Entrevue avec Anne-Claire Poirier

N'entendent bien que ceux qui le veulent



Joel Pomerleau , joel@horschamp.qc.ca

1997, mars 20


Malgré la tempête médiatique (entrevues, émissions de télé, premières, etc) qui a marqué la sortie de son dernier film, Anne-Claire Poirier a quand même pris quelques minutes pour me recevoir. En bon jeune journaliste, j'avais fait mes devoirs. Dans les jours qui ont précédé notre rencontre, j'ai fait un petit retour sur les grandes oeuvres de Madame Poirier (que je vous recommande d'ailleurs). Histoire de générer quelques idées. Et tranquillement, entre deux gauloises blondes légères, cette grande dame du cinéma québécois s'est amusée à répondre à mes petites interrogations. Tu as crié:"Let me go" , sa dernière oeuvre, erre dans les corridors sombres et glacials du deuil de sa fille et de la toxicomanie.

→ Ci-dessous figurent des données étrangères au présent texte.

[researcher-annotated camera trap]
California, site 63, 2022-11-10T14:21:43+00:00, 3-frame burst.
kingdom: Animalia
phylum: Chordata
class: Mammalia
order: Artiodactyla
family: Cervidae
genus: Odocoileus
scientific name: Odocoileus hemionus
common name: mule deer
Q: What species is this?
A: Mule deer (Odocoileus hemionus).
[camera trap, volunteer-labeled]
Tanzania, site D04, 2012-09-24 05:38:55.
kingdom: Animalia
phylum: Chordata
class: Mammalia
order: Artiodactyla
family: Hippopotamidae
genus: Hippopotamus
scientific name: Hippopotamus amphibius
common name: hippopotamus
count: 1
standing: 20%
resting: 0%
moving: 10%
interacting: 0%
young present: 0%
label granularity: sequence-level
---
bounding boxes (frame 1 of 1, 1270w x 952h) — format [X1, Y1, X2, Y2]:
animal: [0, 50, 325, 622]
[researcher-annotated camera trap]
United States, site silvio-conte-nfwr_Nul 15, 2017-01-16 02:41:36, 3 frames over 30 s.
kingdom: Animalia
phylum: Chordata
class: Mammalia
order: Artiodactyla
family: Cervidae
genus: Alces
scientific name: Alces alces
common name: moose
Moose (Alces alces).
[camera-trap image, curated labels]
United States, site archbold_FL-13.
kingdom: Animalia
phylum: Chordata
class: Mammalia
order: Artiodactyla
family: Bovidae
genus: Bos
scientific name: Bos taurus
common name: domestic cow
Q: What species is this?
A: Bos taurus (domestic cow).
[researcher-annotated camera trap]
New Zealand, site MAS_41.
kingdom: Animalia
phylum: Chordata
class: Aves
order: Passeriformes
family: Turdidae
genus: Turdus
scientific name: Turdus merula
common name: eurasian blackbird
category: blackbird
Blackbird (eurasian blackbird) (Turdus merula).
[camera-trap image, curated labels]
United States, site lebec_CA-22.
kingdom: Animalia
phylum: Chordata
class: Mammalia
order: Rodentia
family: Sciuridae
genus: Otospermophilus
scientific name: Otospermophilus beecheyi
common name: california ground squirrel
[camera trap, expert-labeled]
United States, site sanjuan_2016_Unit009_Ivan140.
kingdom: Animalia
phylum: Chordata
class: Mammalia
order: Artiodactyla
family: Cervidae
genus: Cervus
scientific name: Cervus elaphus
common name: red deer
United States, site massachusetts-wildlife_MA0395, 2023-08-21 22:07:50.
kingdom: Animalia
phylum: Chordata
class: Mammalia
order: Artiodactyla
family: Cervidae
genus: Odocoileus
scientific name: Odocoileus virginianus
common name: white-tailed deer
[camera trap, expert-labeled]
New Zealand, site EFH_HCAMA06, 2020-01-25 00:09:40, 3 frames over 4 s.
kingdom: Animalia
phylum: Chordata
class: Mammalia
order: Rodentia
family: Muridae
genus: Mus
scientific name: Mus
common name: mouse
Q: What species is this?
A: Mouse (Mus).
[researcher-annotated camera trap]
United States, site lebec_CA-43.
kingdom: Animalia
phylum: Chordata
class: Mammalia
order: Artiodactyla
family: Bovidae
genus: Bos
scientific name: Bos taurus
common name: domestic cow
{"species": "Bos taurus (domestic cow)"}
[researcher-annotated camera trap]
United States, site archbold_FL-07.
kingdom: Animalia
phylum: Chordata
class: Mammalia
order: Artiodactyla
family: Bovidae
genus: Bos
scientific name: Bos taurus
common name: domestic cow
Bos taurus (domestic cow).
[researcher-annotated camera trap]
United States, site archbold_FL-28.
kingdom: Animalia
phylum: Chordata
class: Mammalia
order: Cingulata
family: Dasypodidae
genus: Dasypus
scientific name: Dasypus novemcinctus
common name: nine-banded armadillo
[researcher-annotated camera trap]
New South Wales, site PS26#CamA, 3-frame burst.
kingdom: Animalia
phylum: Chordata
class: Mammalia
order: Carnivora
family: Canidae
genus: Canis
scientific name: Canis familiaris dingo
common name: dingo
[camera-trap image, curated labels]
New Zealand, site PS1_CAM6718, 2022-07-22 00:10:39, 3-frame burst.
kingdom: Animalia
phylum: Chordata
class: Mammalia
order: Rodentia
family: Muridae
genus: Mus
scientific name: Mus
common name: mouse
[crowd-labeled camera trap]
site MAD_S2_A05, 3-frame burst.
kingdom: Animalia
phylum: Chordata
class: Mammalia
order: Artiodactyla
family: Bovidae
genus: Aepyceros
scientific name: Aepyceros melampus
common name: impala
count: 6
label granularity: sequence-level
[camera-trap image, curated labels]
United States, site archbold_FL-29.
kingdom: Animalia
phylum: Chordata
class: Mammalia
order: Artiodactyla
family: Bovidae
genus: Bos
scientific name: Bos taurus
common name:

J'admire beaucoup la générosité des documentaristes et je lui demande d'emblée quel était sa technique à elle, pour revenir au confort de son foyer après quelques heures passées dans la rue avec ces jeunes. " C'est évident que c'est très douloureux. C'est évident que ce n'est pas ce que l'on souhaite. On voudrait leur parler, puis que tout va se passer. Parce qu'on les sent malheureux. Mais lorsqu'on accepte de s'engager sur un tel projet, il faut les prendre comme ils sont. " Et l'impuissance social? " Oui, on se sent très impuissant. On a plein d'espoir, et de désirs, pourtant ils sont les seuls à pouvoir réaliser les leurs. " Elle poursuit. " Ils n'ont pas les supports (familiaux et sociaux) nécessaires. Les intervenants manquent énormément de place, etc. Cependant, il est bon de prendre conscience de notre impuissance. Cela signifie que comme société, nous nous sommes placés dans cette situation d'impuissance. " Donc aucune recette magique pour guérir nos conscience? " Non ", me répondit-elle souriante.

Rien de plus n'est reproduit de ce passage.